_The exercise_. Give the lines of the data from its start through the line containing "41H1L5 45V47L10 50L14", inclusive, as a Markdown table with the columns "Row" and "Line", skipping blank lines and leaving out the pictures.

_Entries_.

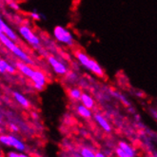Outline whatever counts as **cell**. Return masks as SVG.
Instances as JSON below:
<instances>
[{
    "label": "cell",
    "mask_w": 157,
    "mask_h": 157,
    "mask_svg": "<svg viewBox=\"0 0 157 157\" xmlns=\"http://www.w3.org/2000/svg\"><path fill=\"white\" fill-rule=\"evenodd\" d=\"M0 41H1L5 45V47L10 50L14 55H16L18 58H20L22 60V62H24L26 64H31V65L33 64V61L28 56V55L19 47H18V46L13 42V40L10 39L7 35H5L2 33H0Z\"/></svg>",
    "instance_id": "cell-1"
},
{
    "label": "cell",
    "mask_w": 157,
    "mask_h": 157,
    "mask_svg": "<svg viewBox=\"0 0 157 157\" xmlns=\"http://www.w3.org/2000/svg\"><path fill=\"white\" fill-rule=\"evenodd\" d=\"M75 55L82 66H84L88 70L91 71L92 72H94L98 76L104 75V71H103V69L101 68V66L98 63H96L94 59H90L87 54H85L82 52H76Z\"/></svg>",
    "instance_id": "cell-2"
},
{
    "label": "cell",
    "mask_w": 157,
    "mask_h": 157,
    "mask_svg": "<svg viewBox=\"0 0 157 157\" xmlns=\"http://www.w3.org/2000/svg\"><path fill=\"white\" fill-rule=\"evenodd\" d=\"M53 35L57 41L64 43L68 46L73 45V36L70 31L62 26H56L53 29Z\"/></svg>",
    "instance_id": "cell-3"
},
{
    "label": "cell",
    "mask_w": 157,
    "mask_h": 157,
    "mask_svg": "<svg viewBox=\"0 0 157 157\" xmlns=\"http://www.w3.org/2000/svg\"><path fill=\"white\" fill-rule=\"evenodd\" d=\"M19 33L21 34L22 37L31 45H33V47H37L40 44L39 38L36 36L33 32L27 26H21L19 28Z\"/></svg>",
    "instance_id": "cell-4"
},
{
    "label": "cell",
    "mask_w": 157,
    "mask_h": 157,
    "mask_svg": "<svg viewBox=\"0 0 157 157\" xmlns=\"http://www.w3.org/2000/svg\"><path fill=\"white\" fill-rule=\"evenodd\" d=\"M31 79L34 83L35 89H37L38 90H43V89H44V87L46 85V76H45V75L42 71H34Z\"/></svg>",
    "instance_id": "cell-5"
},
{
    "label": "cell",
    "mask_w": 157,
    "mask_h": 157,
    "mask_svg": "<svg viewBox=\"0 0 157 157\" xmlns=\"http://www.w3.org/2000/svg\"><path fill=\"white\" fill-rule=\"evenodd\" d=\"M48 60H49L50 65L52 66V68L53 69V71L56 72L57 75H66V73H67L68 69H67V67L64 65L62 62L58 61L56 58L53 57V56H50Z\"/></svg>",
    "instance_id": "cell-6"
},
{
    "label": "cell",
    "mask_w": 157,
    "mask_h": 157,
    "mask_svg": "<svg viewBox=\"0 0 157 157\" xmlns=\"http://www.w3.org/2000/svg\"><path fill=\"white\" fill-rule=\"evenodd\" d=\"M15 66H16V68L19 70L24 75H26V76H28L29 78H31L32 76H33V70L28 65V64H26V63H24V62H17L16 64H15Z\"/></svg>",
    "instance_id": "cell-7"
},
{
    "label": "cell",
    "mask_w": 157,
    "mask_h": 157,
    "mask_svg": "<svg viewBox=\"0 0 157 157\" xmlns=\"http://www.w3.org/2000/svg\"><path fill=\"white\" fill-rule=\"evenodd\" d=\"M9 137H10V141H11V147H14V149L18 151L24 152V151L26 150L25 144L13 135H9Z\"/></svg>",
    "instance_id": "cell-8"
},
{
    "label": "cell",
    "mask_w": 157,
    "mask_h": 157,
    "mask_svg": "<svg viewBox=\"0 0 157 157\" xmlns=\"http://www.w3.org/2000/svg\"><path fill=\"white\" fill-rule=\"evenodd\" d=\"M94 119H95V121L99 124V126L102 128L105 132H109L110 131H112V127H110L109 122L101 114H99V113L95 114L94 115Z\"/></svg>",
    "instance_id": "cell-9"
},
{
    "label": "cell",
    "mask_w": 157,
    "mask_h": 157,
    "mask_svg": "<svg viewBox=\"0 0 157 157\" xmlns=\"http://www.w3.org/2000/svg\"><path fill=\"white\" fill-rule=\"evenodd\" d=\"M80 100H81L82 104L84 105L85 107H87L88 109H92V108L94 107V99H92L91 96H90L87 94H82L81 97H80Z\"/></svg>",
    "instance_id": "cell-10"
},
{
    "label": "cell",
    "mask_w": 157,
    "mask_h": 157,
    "mask_svg": "<svg viewBox=\"0 0 157 157\" xmlns=\"http://www.w3.org/2000/svg\"><path fill=\"white\" fill-rule=\"evenodd\" d=\"M123 151H125L128 155H130L131 157H135V151L133 150V147L132 146H130L128 144H127L126 142H119V147Z\"/></svg>",
    "instance_id": "cell-11"
},
{
    "label": "cell",
    "mask_w": 157,
    "mask_h": 157,
    "mask_svg": "<svg viewBox=\"0 0 157 157\" xmlns=\"http://www.w3.org/2000/svg\"><path fill=\"white\" fill-rule=\"evenodd\" d=\"M13 97L22 107H24V108H29L30 107V102L28 101V99L23 94H19V92H17V91H14L13 92Z\"/></svg>",
    "instance_id": "cell-12"
},
{
    "label": "cell",
    "mask_w": 157,
    "mask_h": 157,
    "mask_svg": "<svg viewBox=\"0 0 157 157\" xmlns=\"http://www.w3.org/2000/svg\"><path fill=\"white\" fill-rule=\"evenodd\" d=\"M77 113H78L79 115H81L82 117H84V118H87V119L91 117L90 109H88L84 105H80V106L77 107Z\"/></svg>",
    "instance_id": "cell-13"
},
{
    "label": "cell",
    "mask_w": 157,
    "mask_h": 157,
    "mask_svg": "<svg viewBox=\"0 0 157 157\" xmlns=\"http://www.w3.org/2000/svg\"><path fill=\"white\" fill-rule=\"evenodd\" d=\"M0 63H1V65H2L3 69L5 70V71H7L9 73H12V75H13V73H15L16 69L14 67H13L12 65H10V64H9L8 62H6L3 59H0Z\"/></svg>",
    "instance_id": "cell-14"
},
{
    "label": "cell",
    "mask_w": 157,
    "mask_h": 157,
    "mask_svg": "<svg viewBox=\"0 0 157 157\" xmlns=\"http://www.w3.org/2000/svg\"><path fill=\"white\" fill-rule=\"evenodd\" d=\"M81 94H82V92L79 89H71L70 90V96L75 100H79L81 97Z\"/></svg>",
    "instance_id": "cell-15"
},
{
    "label": "cell",
    "mask_w": 157,
    "mask_h": 157,
    "mask_svg": "<svg viewBox=\"0 0 157 157\" xmlns=\"http://www.w3.org/2000/svg\"><path fill=\"white\" fill-rule=\"evenodd\" d=\"M81 155L82 157H96V154L88 147H83L81 150Z\"/></svg>",
    "instance_id": "cell-16"
},
{
    "label": "cell",
    "mask_w": 157,
    "mask_h": 157,
    "mask_svg": "<svg viewBox=\"0 0 157 157\" xmlns=\"http://www.w3.org/2000/svg\"><path fill=\"white\" fill-rule=\"evenodd\" d=\"M0 143L5 146L11 147V141H10V137H9V135H0Z\"/></svg>",
    "instance_id": "cell-17"
},
{
    "label": "cell",
    "mask_w": 157,
    "mask_h": 157,
    "mask_svg": "<svg viewBox=\"0 0 157 157\" xmlns=\"http://www.w3.org/2000/svg\"><path fill=\"white\" fill-rule=\"evenodd\" d=\"M116 155L118 156V157H131L130 155H128L125 151H123L120 147H117L116 149Z\"/></svg>",
    "instance_id": "cell-18"
},
{
    "label": "cell",
    "mask_w": 157,
    "mask_h": 157,
    "mask_svg": "<svg viewBox=\"0 0 157 157\" xmlns=\"http://www.w3.org/2000/svg\"><path fill=\"white\" fill-rule=\"evenodd\" d=\"M7 157H20V153H18L17 151H9Z\"/></svg>",
    "instance_id": "cell-19"
},
{
    "label": "cell",
    "mask_w": 157,
    "mask_h": 157,
    "mask_svg": "<svg viewBox=\"0 0 157 157\" xmlns=\"http://www.w3.org/2000/svg\"><path fill=\"white\" fill-rule=\"evenodd\" d=\"M9 6H10L12 9H13V10H19V6H18V4L17 3H15V2H10L9 3Z\"/></svg>",
    "instance_id": "cell-20"
},
{
    "label": "cell",
    "mask_w": 157,
    "mask_h": 157,
    "mask_svg": "<svg viewBox=\"0 0 157 157\" xmlns=\"http://www.w3.org/2000/svg\"><path fill=\"white\" fill-rule=\"evenodd\" d=\"M31 16L33 18V19H35V20H39L40 19V15L38 14V13H31Z\"/></svg>",
    "instance_id": "cell-21"
},
{
    "label": "cell",
    "mask_w": 157,
    "mask_h": 157,
    "mask_svg": "<svg viewBox=\"0 0 157 157\" xmlns=\"http://www.w3.org/2000/svg\"><path fill=\"white\" fill-rule=\"evenodd\" d=\"M10 128L13 132H18V128L14 124H10Z\"/></svg>",
    "instance_id": "cell-22"
},
{
    "label": "cell",
    "mask_w": 157,
    "mask_h": 157,
    "mask_svg": "<svg viewBox=\"0 0 157 157\" xmlns=\"http://www.w3.org/2000/svg\"><path fill=\"white\" fill-rule=\"evenodd\" d=\"M96 154V157H107L106 155H104L102 152H97V153H95Z\"/></svg>",
    "instance_id": "cell-23"
},
{
    "label": "cell",
    "mask_w": 157,
    "mask_h": 157,
    "mask_svg": "<svg viewBox=\"0 0 157 157\" xmlns=\"http://www.w3.org/2000/svg\"><path fill=\"white\" fill-rule=\"evenodd\" d=\"M0 72H1V73H4V72H5V70L3 69V67H2V65H1V63H0Z\"/></svg>",
    "instance_id": "cell-24"
},
{
    "label": "cell",
    "mask_w": 157,
    "mask_h": 157,
    "mask_svg": "<svg viewBox=\"0 0 157 157\" xmlns=\"http://www.w3.org/2000/svg\"><path fill=\"white\" fill-rule=\"evenodd\" d=\"M20 157H30V156H28V155H26L25 153L21 152V153H20Z\"/></svg>",
    "instance_id": "cell-25"
},
{
    "label": "cell",
    "mask_w": 157,
    "mask_h": 157,
    "mask_svg": "<svg viewBox=\"0 0 157 157\" xmlns=\"http://www.w3.org/2000/svg\"><path fill=\"white\" fill-rule=\"evenodd\" d=\"M33 116L34 118H37V115H36L35 113H33Z\"/></svg>",
    "instance_id": "cell-26"
},
{
    "label": "cell",
    "mask_w": 157,
    "mask_h": 157,
    "mask_svg": "<svg viewBox=\"0 0 157 157\" xmlns=\"http://www.w3.org/2000/svg\"><path fill=\"white\" fill-rule=\"evenodd\" d=\"M151 157H156V156H155V155H153V156H151Z\"/></svg>",
    "instance_id": "cell-27"
},
{
    "label": "cell",
    "mask_w": 157,
    "mask_h": 157,
    "mask_svg": "<svg viewBox=\"0 0 157 157\" xmlns=\"http://www.w3.org/2000/svg\"><path fill=\"white\" fill-rule=\"evenodd\" d=\"M0 124H1V119H0Z\"/></svg>",
    "instance_id": "cell-28"
},
{
    "label": "cell",
    "mask_w": 157,
    "mask_h": 157,
    "mask_svg": "<svg viewBox=\"0 0 157 157\" xmlns=\"http://www.w3.org/2000/svg\"><path fill=\"white\" fill-rule=\"evenodd\" d=\"M1 20H2V19H1ZM1 20H0V21H1Z\"/></svg>",
    "instance_id": "cell-29"
}]
</instances>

_Complete answer_.
| Row | Line |
|---|---|
| 1 | Outline whatever counts as **cell**. Return masks as SVG. |
| 2 | Instances as JSON below: |
| 3 | <instances> |
| 4 | [{ |
| 5 |     "label": "cell", |
| 6 |     "mask_w": 157, |
| 7 |     "mask_h": 157, |
| 8 |     "mask_svg": "<svg viewBox=\"0 0 157 157\" xmlns=\"http://www.w3.org/2000/svg\"><path fill=\"white\" fill-rule=\"evenodd\" d=\"M0 41H1L5 45V47L10 50L14 55H16L18 58H20L22 60V62H24L26 64H31V65L33 64V61L28 56V55L19 47H18V46L13 42V40L10 39L7 35H5L2 33H0Z\"/></svg>", |